# Observability & Custom Telemetry
This guide shows how to build custom observability middleware that emits telemetry events, OpenTelemetry spans, or any other instrumentation from your agent's LLM and tool execution lifecycle.
## Why Middleware?
Sagents provides a `callbacks/1` middleware callback that lets you hook into every LLM event — token usage, tool execution, message processing, errors, and more.
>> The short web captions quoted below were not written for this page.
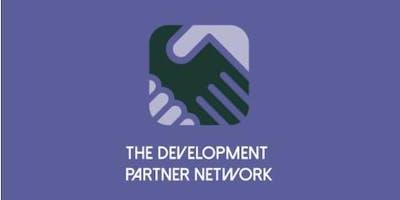 Showcase Networking Peterborough - February 2020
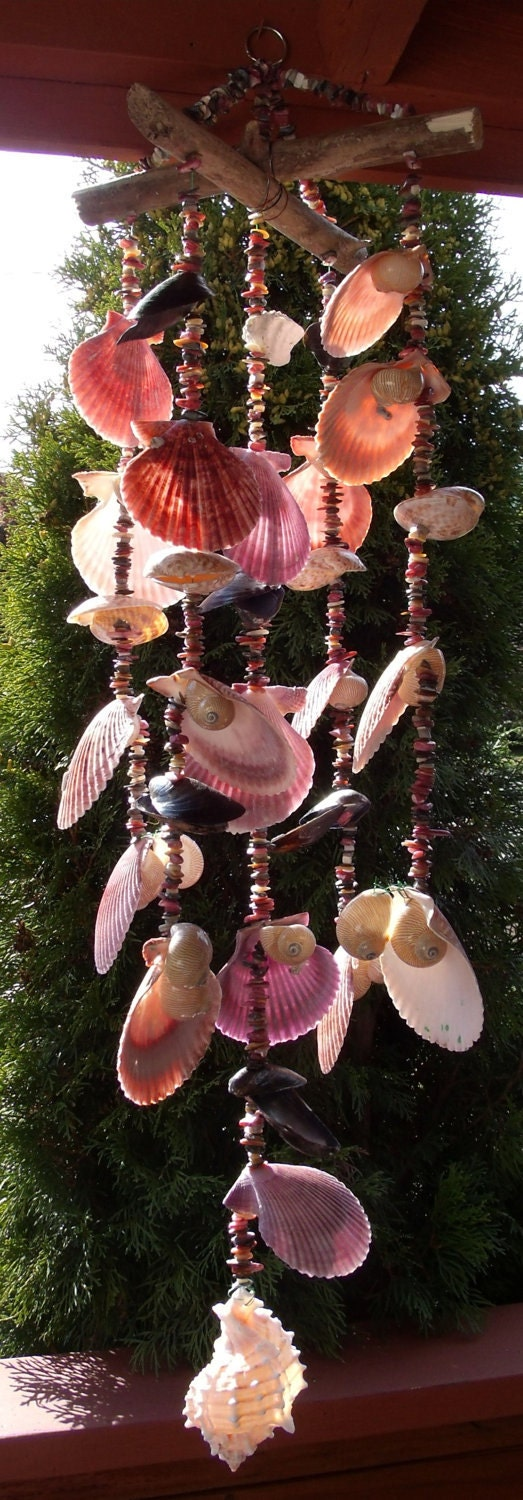 Sea shell wind chime 10 linear nauticas nobilis by eagle414 for Shell wind chimes diy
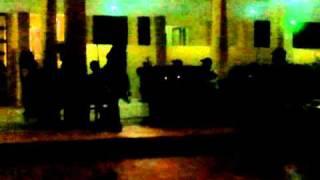 preview picture of video 'Azalai Hotel Independance, Ouagadougou'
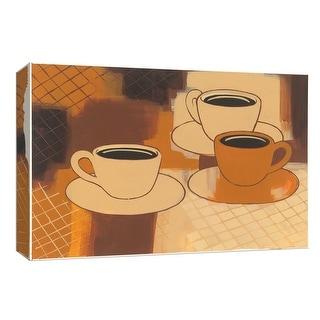 "PTM Images 9-153802  PTM Canvas Collection 8"" x 10"" - ""Coffee at the Diner"" Giclee Coffee, Tea & Espresso Art Print on Canvas"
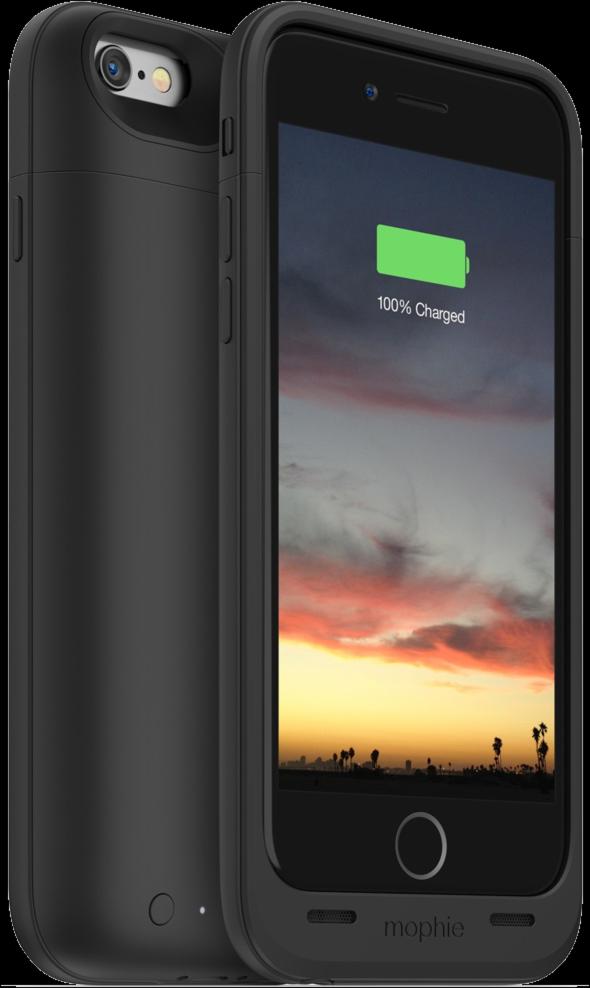 iPhone 6/6s 2750mAh Juice Pack Air Case - Black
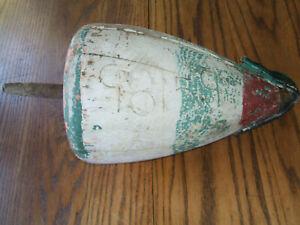 VintageMaine Wood Lobster Buoy, w/ License Numbers?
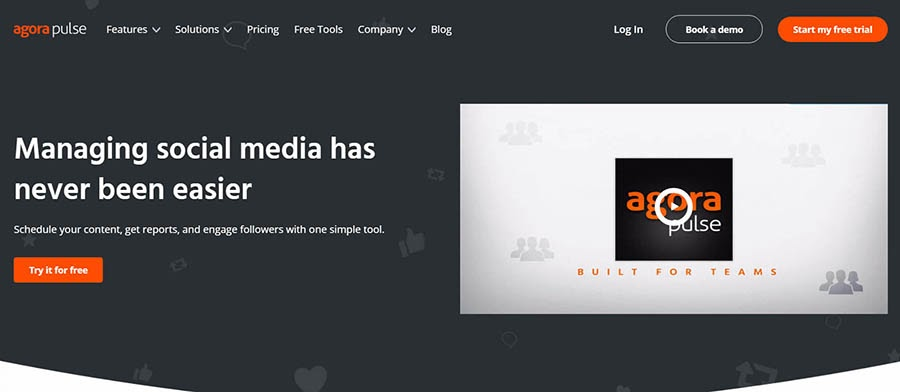Agorapulse home page with a free trial button.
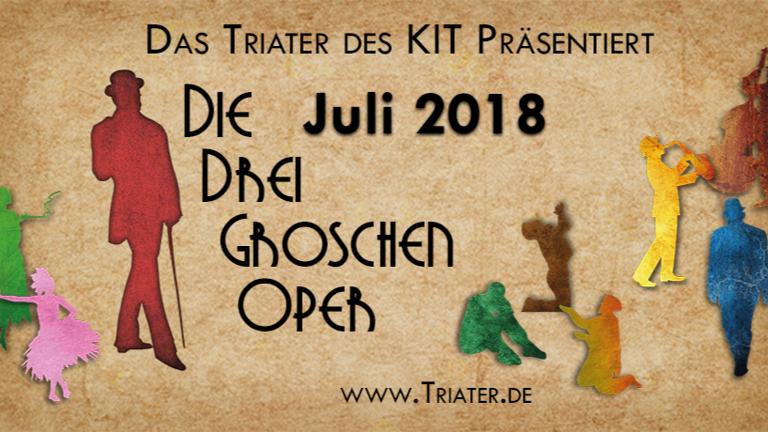 Triater des KIT - Die Dreigroschenoper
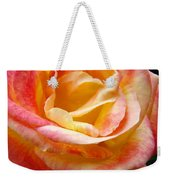 Rose Art Pink Yellow Summer Rose Floral Baslee Troutman Weekender Tote Bag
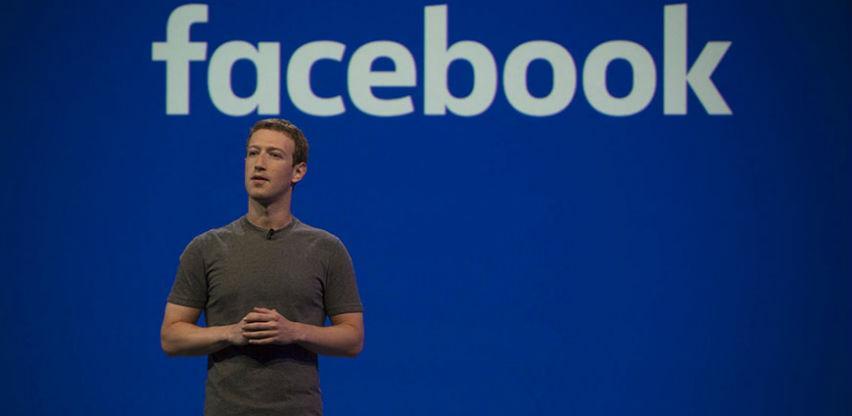 Zuckerberg za jesen priprema veliki novitet na Facebooku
Rather than building a one-size-fits-all telemetry integration, Sagents leaves this to you as a custom middleware because:
- **Your telemetry metadata is unique** — customer IDs, tenant context, billing tiers, feature flags
- **Your instrumentation stack is unique** — `:telemetry`, OpenTelemetry, StatsD, Prometheus, Datadog
- **Your event shapes are unique** — what you measure and how you label it depends on your domain
The `callbacks/1` callback gives you direct access to LLM lifecycle events, and your middleware's `init/1` config is the natural place to carry your application-specific context.
## Quick Start
Here's a minimal observability middleware that emits `:telemetry` events for token usage:
```elixir
defmodule MyApp.Middleware.Observability do
@behaviour Sagents.Middleware
@impl true
def init(opts) do
{:ok, %{service_name: Keyword.get(opts, :service_name, "agent")}}
end
@impl true
def callbacks(config) do
%{
on_llm_token_usage: fn chain, usage ->
%{model: model_name} = chain.llm
:telemetry.execute(
[:myapp, :llm, :token_usage],
%{input: usage.input, output: usage.output},
%{service: config.service_name, model: model_name}
)
end
}
end
end
```
Add it to your agent:
```elixir
{:ok, agent} = Sagents.Agent.new(%{
model: model,
middleware: [{MyApp.Middleware.Observability, service_name: "support-agent"}]
})
```
That's it. Every LLM call made by this agent will now emit a `[:myapp, :llm, :token_usage]` telemetry event with your service name attached.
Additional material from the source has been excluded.